I work full time and provide the main income for the household and I'm expecting my first baby in October. As it makes financial sense for my husband to be the main carer for the baby due to his working part time, I will be returning to work after 4 weeks and starting my Ma programme next year. We both want to have as much parental input as possible, but financially we just can't afford for me to go on maternity leave for a long time. It'll be tough but we're a loving supportive couple....but....
I'm so fed up with people making out that I'm going out of my way to not spend time with my child! I keep on getting comments like 'Oh so how come you don't want to spend time with your child' or 'It's a shame your husband has to look after the child.' Why? Is my husband incompetent? Why is his well being measured by how successful he is at work and mine on how much time I spend with my baby! Why have people assumed that because I'm working I'll have no parental input? Why have people assumed that I'm happy that me and my husband can't afford to both work part-time?

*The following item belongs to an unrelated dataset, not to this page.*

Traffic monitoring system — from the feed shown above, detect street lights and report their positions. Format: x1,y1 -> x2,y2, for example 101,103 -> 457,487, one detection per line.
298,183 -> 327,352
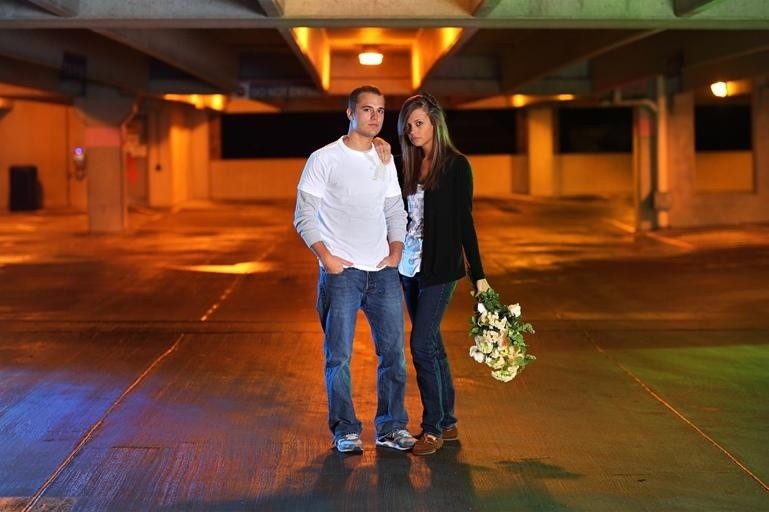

I feel like so many people are suggesting that I'm giving up my womanhood just to support my family. It's so infuriating!
Has anybody else had a similar experience? Particularly, has anyone had resentful in-laws that blame you for your partners choice to be a main carer for the kids?
Sorry to vent in this way but it's so frustrating :( Also posted this in the feminist thread because it seems more like an inequality issue then anything else, but I can take my anger elsewhere if anyone feels that it belongs in a different section.